Erythema migrans, Lyme disease, Borrelia burgdorferi, infectious disease.

References:

  1. Sood SK, Salzman MB, Johnson BJ, Happ CM, Feig K, Carmody L, et al. Duration of tick attachment as a predictor of the risk of Lyme disease in an area in which Lyme disease is endemic. J Infect Dis.1997;175(4):996-999.doi: 10.1086/514009
  2. Bratton RL, Whiteside JW, Hovan MJ, Engle RL, Edwards FD. Diagnosis and treatment of Lyme disease. Mayo Clin Proc.2008;83(5):566-571. doi: 10.4065/83.5.566
  3. Aguero-Rosenfeld ME, Wang G, Schwartz I, Wormser GP. Diagnosis of Lyme borreliosis. Clin Microbiol Rev. 2005;18(3):484-509. doi: 10.1128/CMR.18.3.484-509.2005
  4. Nadelman RB, Nowakowski J, Forseter G, Goldberg NS, BIttker S, Cooper D, et al. The clinical spectrum of early Lyme borreliosis in patients with culture-confirmed erythema migrans. Am J Med.1996;100:502.

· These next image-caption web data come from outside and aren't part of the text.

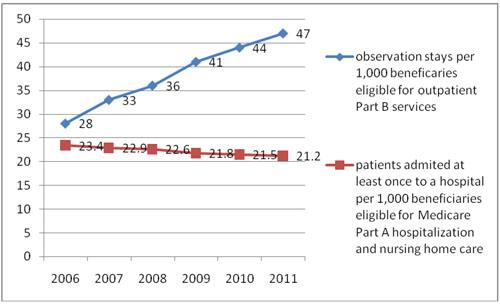 Jaffe Observation care chart 500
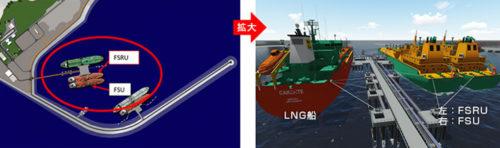 LNG受入ターミナルイメージ図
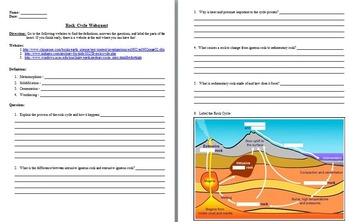 Rock Cycle and Minerals Webquest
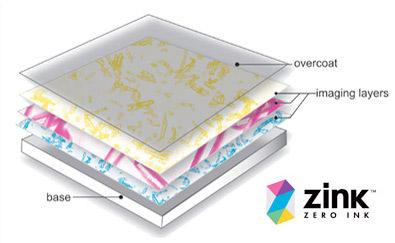zinc_coatings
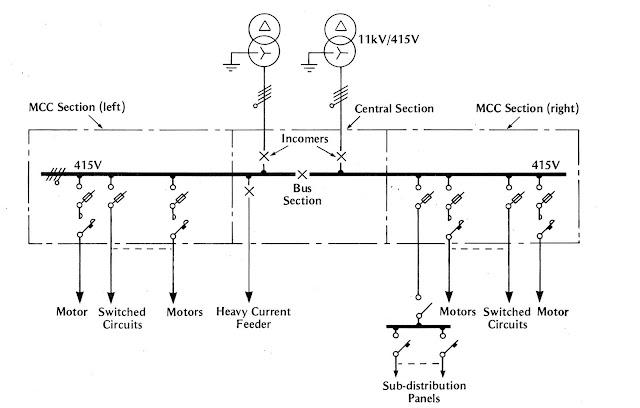 Diagram Of Lv Wiring Schematics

  5. Steere AC, McHugh G, Damle N, Sikand VK. Prospective study of serologic tests for Lyme disease. Clin Infect Dis.2008; 47(2):188-195. doi: 10.1086/589242
  6. Wormser GP, Dattwyler RJ, Shapiro ED, Halperin JJ, Steere AC, Klempner MS, et al. The clinical assessment, treatment, and prevention of lyme disease, human granulocytic anaplasmosis, and babesiosis: clinical practice guidelines by the Infectious Diseases Society of America. Clin Infect Dis.2006;43(9):1089-1134. doi: 10.1086/508667
  7. Nadelman, RB, Hanincova K, Mukherjee P, Liveris D, Nowakowski J, McKenna D, et al. Differentiation of reinfection from relapse in recurrent Lyme disease. N Engl J Med. 2012;367(20):1883-1890. doi: 10.1056/NEJMoa1114362
  8. Nowakowski, J, Nadelman RB, Sell R, McKenna D, Cavaliere LF, Holmgren D, et al. Long-term follow-up of patients with culture-confirmed Lyme disease. Am J Med.  2003;115(2)91-96.